While schools such as East Consolidated are well aware of the demographics, many school officials and government leaders have been slow to respond to the situation, according to Hodgkinson, National Education Association President Mary Hatwood Futrell and other leaders in education.

"The American people have not accepted this as a major concern," Futrell said earlier this year. "Until it becomes a national priority, we'll plod along as we are today."

But in an educational environment where apocalyptic pronouncements are common (warnings about drug abuse last year followed similar statements about illiteracy and teen-aged pregnancy), Hodgkinson's arguments are sometimes greeted with skepticism. Critics argue that children can often overcome one problem and it is only those facing several disadvantages who are likely to fail.

Hodgkinson responds that the demographics are clear. "These kids are simply going to grow up," he said. "It's the only group of kids we have."

At East Consolidated, teachers and administrators do not have a sense of being overwhelmed by students suffering the consequences of poverty. There are still plenty of middle-class children in the school, but as the number of poor students increases, the trend creates its own momentum.

Jane and Frank Leo registered their daughter, Sandy, for kindergarten because they wanted a half-day program. But when Sandy is ready for first grade, they said, she will go down the street to the parochial school their three older children have attended.

Jane Leo said she preferred the more structured atmosphere at the Catholic school. "Plus, these are not the best neighborhoods," she said. "I'm not talking about color, but the kids are picking up rotten habits, plus they have no respect for authority."
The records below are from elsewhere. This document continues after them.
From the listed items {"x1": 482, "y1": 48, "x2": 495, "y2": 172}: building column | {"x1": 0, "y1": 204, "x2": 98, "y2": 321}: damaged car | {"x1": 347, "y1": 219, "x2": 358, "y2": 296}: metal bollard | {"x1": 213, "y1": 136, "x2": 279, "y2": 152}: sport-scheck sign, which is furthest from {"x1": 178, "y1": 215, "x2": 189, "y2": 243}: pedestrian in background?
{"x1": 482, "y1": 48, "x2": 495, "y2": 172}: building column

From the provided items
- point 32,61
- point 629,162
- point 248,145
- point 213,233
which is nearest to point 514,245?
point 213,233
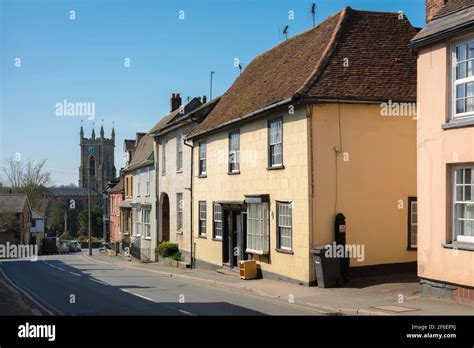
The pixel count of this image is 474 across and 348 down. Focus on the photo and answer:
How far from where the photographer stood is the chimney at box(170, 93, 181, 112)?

In response to the changing enrollment, the staff at East Consolidated has taken on new responsibilities and the school has redefined its mission, much of it embracing the role of socializer.
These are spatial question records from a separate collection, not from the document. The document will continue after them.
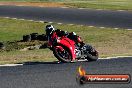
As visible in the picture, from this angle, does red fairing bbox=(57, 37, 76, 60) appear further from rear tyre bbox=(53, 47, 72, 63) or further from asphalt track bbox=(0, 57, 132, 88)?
asphalt track bbox=(0, 57, 132, 88)

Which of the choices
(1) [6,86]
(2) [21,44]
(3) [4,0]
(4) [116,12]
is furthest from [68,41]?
(3) [4,0]

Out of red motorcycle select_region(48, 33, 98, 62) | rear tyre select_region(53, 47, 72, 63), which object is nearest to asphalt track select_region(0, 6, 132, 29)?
red motorcycle select_region(48, 33, 98, 62)

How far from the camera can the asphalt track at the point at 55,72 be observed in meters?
10.2

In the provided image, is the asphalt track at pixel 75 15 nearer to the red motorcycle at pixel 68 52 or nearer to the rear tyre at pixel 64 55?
the red motorcycle at pixel 68 52

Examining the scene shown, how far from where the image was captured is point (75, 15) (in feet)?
113

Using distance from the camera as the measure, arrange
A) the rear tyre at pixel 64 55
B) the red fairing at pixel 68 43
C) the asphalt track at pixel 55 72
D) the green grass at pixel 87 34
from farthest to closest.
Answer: the green grass at pixel 87 34 → the red fairing at pixel 68 43 → the rear tyre at pixel 64 55 → the asphalt track at pixel 55 72

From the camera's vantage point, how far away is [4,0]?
51000mm

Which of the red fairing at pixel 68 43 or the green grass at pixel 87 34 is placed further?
the green grass at pixel 87 34

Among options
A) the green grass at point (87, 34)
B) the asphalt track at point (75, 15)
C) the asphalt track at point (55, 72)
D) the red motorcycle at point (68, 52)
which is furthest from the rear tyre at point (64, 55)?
the asphalt track at point (75, 15)

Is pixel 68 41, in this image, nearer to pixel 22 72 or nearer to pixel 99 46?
pixel 22 72

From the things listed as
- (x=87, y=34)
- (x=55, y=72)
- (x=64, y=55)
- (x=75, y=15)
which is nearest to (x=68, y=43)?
(x=64, y=55)

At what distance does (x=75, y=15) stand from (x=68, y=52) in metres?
21.1

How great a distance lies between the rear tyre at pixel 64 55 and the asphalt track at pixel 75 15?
14.9 meters

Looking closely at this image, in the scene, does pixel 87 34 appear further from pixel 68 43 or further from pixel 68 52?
pixel 68 52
In the first week of school, staff member Joe Haller drove around the neighborhood in his maroon Ford, making what the staff calls "home visits."

At one house, he stood on a steep, disintegrating apartment stairwell and carefully explained to a mother what she needed to do to enroll her child in kindergarten. The family already has three children in the school and the staff knew that a fourth was ready to attend kindergarten, but the mother did not show up for registration.

"The bus will pick him up on the corner," Haller said to the mother. "Now you need to sign this and get his shots, then return this form to school. This envelope is for milk money."

"You'll have to wait until Thursday," the mother said. "That's when I get paid."

The school has adapted in numerous other ways. It offers a "changing families" curriculum, open to children who want to talk about divorce, death or alcoholism. There is a "parent outreach" program, to help parents work with children at home, including those who are too young for school.

But the academic fate of most children will be decided not by special programs, but in the regular classroom. Teachers have already changed their routines to incorporate a wide range of abilities. Synnott speaks to her class with broad, animated gestures aimed at children who don't understand English. She teaches at a slower pace than she used to, she said, assuming that parents will not reinforce the lessons at home. And she no longer expects that children will know the basics, even how to use kitchen utensils or the bathroom.Predicting Failures

Despite the willingness of teachers to adapt, the challenge facing the school is obvious, even on the first day.

Many students arrive late and have already lost the name tags they were given at registration the day before. Small circles of Hmong children gather in the corners, speaking their native language to each other. While some children are reading first-grade books, others are struggling to put together puzzles designed for toddlers.

Pat Allen, who has taught at the school since 1974, said that within a few months, she can predict pretty well who among these children is going to succeed and who will fail. "You can do it," she said. "It's kind of scary."

As the children gathered in groups around her, she added, quietly: "Some will do okay, some won't finish . . . . A lot are headed for trouble."